Gezeigter Textauszug
Aber Zeidler hat den Bogen für beide Seiten dieser Front überspannt, mit polemischem Haraki-

ri, das sich ein oberster Verfassungsrichter nicht ungestraft öffentlich leisten darf: Bei den jüngsten „Bitburger Gesprächen“, einer Zusammenkunft hochrangiger Juristen, hatte der BVG-Präsident das im Strafgesetzparagraphen 216 festgeschriebene Verbot der Tötung auf Verlangen als eine „Insel der Inhumanität in der Folge kirchlichen Einflusses auf unsere Rechtsordnung“ abqualifiziert.

Damit nicht genug. Zeidlers provokant formulierte Darstellung der befruchteten menschlichen Eizelle als „himbeerähnliches Gebilde“ und als „wuchernde Substanz der ersten Stunden“ — alles inmitten eines Klimas, das durch den öffentlichen Abtreibungs-Diskurs aufgeheizt ist — zeugt zumindest von verblüffender Instinktlosigkeit.

Als erster zog der Vorsitzende der Deutschen Bischofskonferenz, Kardinal Joseph Höffner, gegen die Ungeheuerlichkeit zu Felde, die man einem Biertisch-Nörgler als Entgleisung nachsehen mag, nicht aber einem der höchsten Repräsentanten der Staatsgewalt. Der Kardinal verurteilte Zeidlers Position ausdrücklich als verfassungswidrig und forderte „Konsequenzen“ -im Klartext: Zeidlers Rücktritt. Das Verbot der Tötung auf Verlangen, so Höffner, beweise die Achtung vor menschlicher Würde

und bewahre den Sterbenden vor der Verfügbarkeit durch Dritte.

Ziel der Aufgabe
Gib den Abschnitt des Textauszugs über Zeidler von „Aber Zeidler hat“ bis einschließlich „von verblüffender Instinktlosigkeit.“ wortgetreu wieder.

Bereitgestelltes Material
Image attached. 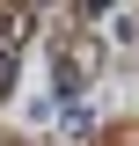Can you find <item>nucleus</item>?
<instances>
[{"mask_svg": "<svg viewBox=\"0 0 139 146\" xmlns=\"http://www.w3.org/2000/svg\"><path fill=\"white\" fill-rule=\"evenodd\" d=\"M7 80H15V58H7V51H0V88H7Z\"/></svg>", "mask_w": 139, "mask_h": 146, "instance_id": "1", "label": "nucleus"}]
</instances>
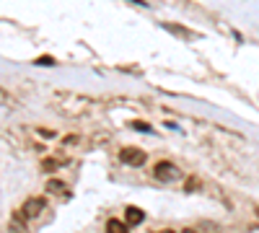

Musterlösung
Aber Zeidler hat den Bogen für beide Seiten dieser Front überspannt, mit polemischem Haraki-

ri, das sich ein oberster Verfassungsrichter nicht ungestraft öffentlich leisten darf: Bei den jüngsten „Bitburger Gesprächen“, einer Zusammenkunft hochrangiger Juristen, hatte der BVG-Präsident das im Strafgesetzparagraphen 216 festgeschriebene Verbot der Tötung auf Verlangen als eine „Insel der Inhumanität in der Folge kirchlichen Einflusses auf unsere Rechtsordnung“ abqualifiziert.

Damit nicht genug. Zeidlers provokant formulierte Darstellung der befruchteten menschlichen Eizelle als „himbeerähnliches Gebilde“ und als „wuchernde Substanz der ersten Stunden“ — alles inmitten eines Klimas, das durch den öffentlichen Abtreibungs-Diskurs aufgeheizt ist — zeugt zumindest von verblüffender Instinktlosigkeit.